Why should I join the OBEA?

"Membership is doing for yourself what you cannot do by yourself.  It is an investment in your future.  It is not a purchase or a donation.  Consider membership for its longe-range benefits rather than immediate results."

Association membership--local, state, and national--represents the chance to do more for public education and your students than you could ever do alone. When you join your local association, you are joining together with nearly 196,000 people across this state who have different ideas, opinions, and interests, but who all care about public education.

People join their Association for many reasons.

We become better educators.

  • Members have access at the local, state, and national levels to professional development classes and publications.
  • Members are connected to their colleagues through local activities, state and national conferences, online resources, publications, and countless other sources.
  • Members have access to leadership and advocacy training.

We help our students and public education.
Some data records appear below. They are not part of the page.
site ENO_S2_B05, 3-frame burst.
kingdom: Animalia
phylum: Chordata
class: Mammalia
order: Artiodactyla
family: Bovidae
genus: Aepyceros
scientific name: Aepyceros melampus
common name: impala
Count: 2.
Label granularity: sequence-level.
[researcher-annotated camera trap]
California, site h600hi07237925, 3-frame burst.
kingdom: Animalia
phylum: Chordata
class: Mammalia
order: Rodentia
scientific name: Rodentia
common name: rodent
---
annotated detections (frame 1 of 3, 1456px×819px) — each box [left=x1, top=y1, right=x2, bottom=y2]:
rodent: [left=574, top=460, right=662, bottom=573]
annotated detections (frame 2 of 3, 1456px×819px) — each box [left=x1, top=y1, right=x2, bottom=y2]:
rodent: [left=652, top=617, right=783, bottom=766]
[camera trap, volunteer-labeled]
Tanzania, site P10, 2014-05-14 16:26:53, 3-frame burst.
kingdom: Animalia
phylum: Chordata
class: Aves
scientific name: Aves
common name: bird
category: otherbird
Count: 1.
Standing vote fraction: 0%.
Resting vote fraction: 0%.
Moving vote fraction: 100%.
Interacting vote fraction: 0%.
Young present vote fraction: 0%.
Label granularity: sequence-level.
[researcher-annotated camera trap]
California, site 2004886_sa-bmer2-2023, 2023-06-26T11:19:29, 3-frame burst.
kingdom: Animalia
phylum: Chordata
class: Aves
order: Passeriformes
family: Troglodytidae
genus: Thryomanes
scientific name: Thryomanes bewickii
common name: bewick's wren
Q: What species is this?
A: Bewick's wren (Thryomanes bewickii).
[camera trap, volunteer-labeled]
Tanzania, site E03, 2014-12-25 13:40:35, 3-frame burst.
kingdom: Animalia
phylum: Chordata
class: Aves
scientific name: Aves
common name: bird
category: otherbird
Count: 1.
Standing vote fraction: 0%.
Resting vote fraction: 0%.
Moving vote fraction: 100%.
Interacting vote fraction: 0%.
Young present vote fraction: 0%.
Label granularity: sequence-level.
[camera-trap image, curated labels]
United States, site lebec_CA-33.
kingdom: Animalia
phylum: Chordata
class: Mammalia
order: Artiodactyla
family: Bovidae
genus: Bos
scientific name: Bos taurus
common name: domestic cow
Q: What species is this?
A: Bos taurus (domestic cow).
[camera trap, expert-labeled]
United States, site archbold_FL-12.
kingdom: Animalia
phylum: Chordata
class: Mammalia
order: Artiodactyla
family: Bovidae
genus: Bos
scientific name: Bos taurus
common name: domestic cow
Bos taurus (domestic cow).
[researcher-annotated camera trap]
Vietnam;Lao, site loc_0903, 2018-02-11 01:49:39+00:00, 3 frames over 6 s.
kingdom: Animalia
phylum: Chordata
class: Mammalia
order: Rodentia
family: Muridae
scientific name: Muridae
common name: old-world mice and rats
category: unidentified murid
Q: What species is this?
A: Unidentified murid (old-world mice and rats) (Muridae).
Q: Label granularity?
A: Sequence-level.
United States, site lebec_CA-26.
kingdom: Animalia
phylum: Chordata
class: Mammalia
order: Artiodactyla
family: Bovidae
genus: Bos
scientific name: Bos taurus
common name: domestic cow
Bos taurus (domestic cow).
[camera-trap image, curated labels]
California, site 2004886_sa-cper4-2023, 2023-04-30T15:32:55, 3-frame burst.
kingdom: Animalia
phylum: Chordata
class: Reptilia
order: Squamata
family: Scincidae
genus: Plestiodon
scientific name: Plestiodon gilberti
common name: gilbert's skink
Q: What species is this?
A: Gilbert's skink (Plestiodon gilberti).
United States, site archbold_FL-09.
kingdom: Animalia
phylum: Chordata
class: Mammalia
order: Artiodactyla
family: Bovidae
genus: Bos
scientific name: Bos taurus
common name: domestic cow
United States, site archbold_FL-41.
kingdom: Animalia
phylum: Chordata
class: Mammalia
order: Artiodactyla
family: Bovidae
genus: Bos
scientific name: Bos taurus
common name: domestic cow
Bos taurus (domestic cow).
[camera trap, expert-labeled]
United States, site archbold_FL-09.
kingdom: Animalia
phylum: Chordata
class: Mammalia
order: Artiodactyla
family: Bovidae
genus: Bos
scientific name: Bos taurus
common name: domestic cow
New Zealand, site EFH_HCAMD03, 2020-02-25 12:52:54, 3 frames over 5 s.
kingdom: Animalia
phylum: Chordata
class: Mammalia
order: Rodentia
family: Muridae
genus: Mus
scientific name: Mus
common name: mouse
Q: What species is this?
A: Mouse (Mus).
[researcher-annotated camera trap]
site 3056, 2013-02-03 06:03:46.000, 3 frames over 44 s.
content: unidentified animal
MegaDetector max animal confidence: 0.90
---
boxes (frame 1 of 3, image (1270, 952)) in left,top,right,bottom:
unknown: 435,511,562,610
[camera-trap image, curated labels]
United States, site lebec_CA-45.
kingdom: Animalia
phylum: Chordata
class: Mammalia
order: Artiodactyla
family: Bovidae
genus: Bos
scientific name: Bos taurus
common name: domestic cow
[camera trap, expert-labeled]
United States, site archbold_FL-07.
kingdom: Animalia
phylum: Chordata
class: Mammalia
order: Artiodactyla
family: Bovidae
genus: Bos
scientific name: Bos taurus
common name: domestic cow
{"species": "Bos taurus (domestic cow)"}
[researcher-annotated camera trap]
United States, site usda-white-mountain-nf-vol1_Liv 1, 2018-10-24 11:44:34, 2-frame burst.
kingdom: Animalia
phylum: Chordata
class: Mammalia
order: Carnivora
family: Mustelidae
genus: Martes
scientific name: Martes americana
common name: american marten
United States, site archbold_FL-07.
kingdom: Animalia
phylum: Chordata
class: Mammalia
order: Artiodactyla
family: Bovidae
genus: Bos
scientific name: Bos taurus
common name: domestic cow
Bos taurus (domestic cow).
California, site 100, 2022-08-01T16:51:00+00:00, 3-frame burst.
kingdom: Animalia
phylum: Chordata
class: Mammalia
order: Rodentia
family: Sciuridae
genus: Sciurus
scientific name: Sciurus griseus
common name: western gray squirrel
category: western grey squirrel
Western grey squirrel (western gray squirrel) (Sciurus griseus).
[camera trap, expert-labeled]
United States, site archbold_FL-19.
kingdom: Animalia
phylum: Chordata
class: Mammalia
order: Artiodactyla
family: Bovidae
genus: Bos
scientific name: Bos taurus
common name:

  • We bargain locally to enhance employee quality, working conditions and to address instructional issues such as class size and time to teach.
  • We lobby the state Legislature and the U.S. Congress for quality education for all children.
  • We're involved in textbook and curriculum committees locally, as well as professional standards boards and education reform panels at the state and national levels.

We have protection for our legal and contractual rights.

  • We work at the local and state levels to enhance working conditions and salary, and to work on other relevant issues.
  • We work to protect you from being treated unfairly or arbitrarily.
  • NEA membership provides a $1 million employment liability insurance.

We have a great collective voice.

  • Together we can do more than we can individually. Together we can send a united message to advocate for students and public education. Together we can influence the organization, the profession and the people who make education decisions.

What does the Association do for me?

  • Negotiates your contract – improves it and fights off attempts to strip it.
  • Protects you from improper and illegal dismissal or suspension.
  • Represents you in Trenton.
  • Stops yearly attempts to return jobs to political patronage.
  • Continues to liberalize your retirement benefits.
  • Provides full-time professional staff alerted to your professional needs in the speed of a phone call.
  • Floods the state with image-building billboards, news releases, features, educational materials, koffee klatches.
  • Puts on an annual battle to win subsidy money for school districts and colleges (directly benefits your contract).
  • Enforces your contract through your request.
  • In case of trouble, provides staff and legal assistance as appropriate.
  • Analyzes your district’s budget to find funds that otherwise would be hidden from the negotiators of your contract.
  • Provides low-cost insurance plans.
  • Trains your local leaders in techniques of bargaining your contract; protecting it from abuse; advising you in safeguarding your job, retirement income, teaching conditions.

NJEA also advocates for you in many ways.

  • NJEA provides a multitude of professional development opportunities, such as the NJEA Convention.
  • NJEA lobbyists pursue legislation that protects our members and public schools.
  • NJEA members are eligible to receive scores of discounts through the Consumer Services program.
  • NJEA publications provide up-to-date information on issues affecting members and their professional careers.
  • NJEA field staff bring negotiations expertise to your local’s doorstep.

These are only a few of the services brought to you from NJEA headquarters and 21 UniServ offices located across the state.

What do my membership dues cost?

What services do the NJEA members need?

According to the NJEA Strategic Poll, members are clear about their needs. Their top 10 priorities for NJEA are:

  1. Protect our pensions and retirement health benefits.
  2. Protect our legal, contractual, and tenure rights.
  3. Negotiate our salaries and benefits.
  4. Work to raise academic standards in our schools.
  5. Promote safety in our schools.
  6. Encourage parental involvement.
  7. Communicate with members.
  8. Work for more support when special needs students are mainstreamed into our classrooms.
  9. Help us improve our professional skills.
  10. Help increase funding for our schools.